Required work »
#1 In the patch excerpt on ARS rescans, why should a full rescan be done when a latent media error is discovered? Answer in one to three sentences.
#2 Write out the passage of the patch excerpt on ARS rescans word for word, starting at "On Mon, Jul" and ending at "a bus-wide rescan.".

+++ Excerpt provided

Re: [PATCH 2/3] nfit, libnvdimm: allow an ARS rescan to be triggered on demand

[Date Prev][Date Next][Thread Prev][Thread Next][Date Index][Thread Index]

 



On Mon, Jul 18, 2016 at 5:44 PM, Vishal Verma <vishal.l.verma@xxxxxxxxx> wrote:
> Normally, an ARS (Address Range Scrub) only happens at
> boot/initialization time. There can however arise situations where a
> bus-wide rescan is needed - notably, in the case of discovering a latent
> media error, we should do a full rescan to figure out what other sectors
> are bad, and thus potentially avoid triggering an mce on them in the
> future. Also provide a sysfs trigger to start a bus-wide rescan.

++++++
+++ Given information

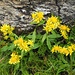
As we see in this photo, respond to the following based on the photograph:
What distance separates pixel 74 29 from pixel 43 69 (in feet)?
2.23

++++++

Task-by-task solutions »
#1 A full rescan reveals which other sectors are bad. Knowing this can help avoid triggering an mce on those sectors in the future.

#2
On Mon, Jul 18, 2016 at 5:44 PM, Vishal Verma <vishal.l.verma@xxxxxxxxx> wrote:
> Normally, an ARS (Address Range Scrub) only happens at
> boot/initialization time. There can however arise situations where a
> bus-wide rescan is needed - notably, in the case of discovering a latent
> media error, we should do a full rescan to figure out what other sectors
> are bad, and thus potentially avoid triggering an mce on them in the
> future. Also provide a sysfs trigger to start a bus-wide rescan.